:: To do ::
For each line in the material below that holds "camera", copy that line.

·····

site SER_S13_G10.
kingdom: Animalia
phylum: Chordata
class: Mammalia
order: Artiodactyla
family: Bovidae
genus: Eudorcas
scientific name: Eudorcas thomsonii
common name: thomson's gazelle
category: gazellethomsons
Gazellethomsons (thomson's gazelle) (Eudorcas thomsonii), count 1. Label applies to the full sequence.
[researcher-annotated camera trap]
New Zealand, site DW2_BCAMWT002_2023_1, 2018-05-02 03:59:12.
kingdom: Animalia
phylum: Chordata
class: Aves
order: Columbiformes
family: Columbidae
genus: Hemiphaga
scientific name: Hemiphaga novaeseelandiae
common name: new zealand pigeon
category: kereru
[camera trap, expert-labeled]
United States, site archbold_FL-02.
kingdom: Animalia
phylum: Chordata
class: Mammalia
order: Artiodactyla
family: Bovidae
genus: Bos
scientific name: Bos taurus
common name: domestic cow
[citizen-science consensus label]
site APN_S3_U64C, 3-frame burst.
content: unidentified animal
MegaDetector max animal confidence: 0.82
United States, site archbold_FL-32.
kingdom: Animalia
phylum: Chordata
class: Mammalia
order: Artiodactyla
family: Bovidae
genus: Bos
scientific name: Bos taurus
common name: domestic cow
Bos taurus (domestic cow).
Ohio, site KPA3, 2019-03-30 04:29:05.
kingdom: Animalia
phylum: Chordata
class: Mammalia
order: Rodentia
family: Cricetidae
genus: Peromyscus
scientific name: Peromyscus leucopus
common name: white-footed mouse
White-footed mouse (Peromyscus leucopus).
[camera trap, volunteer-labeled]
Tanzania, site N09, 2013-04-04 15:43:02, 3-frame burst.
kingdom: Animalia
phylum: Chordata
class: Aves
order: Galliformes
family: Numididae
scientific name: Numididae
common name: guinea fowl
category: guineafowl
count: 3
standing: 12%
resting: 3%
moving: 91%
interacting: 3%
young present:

·····

:: Output for this exercise ::
[researcher-annotated camera trap]
[camera trap, expert-labeled]
[camera trap, volunteer-labeled]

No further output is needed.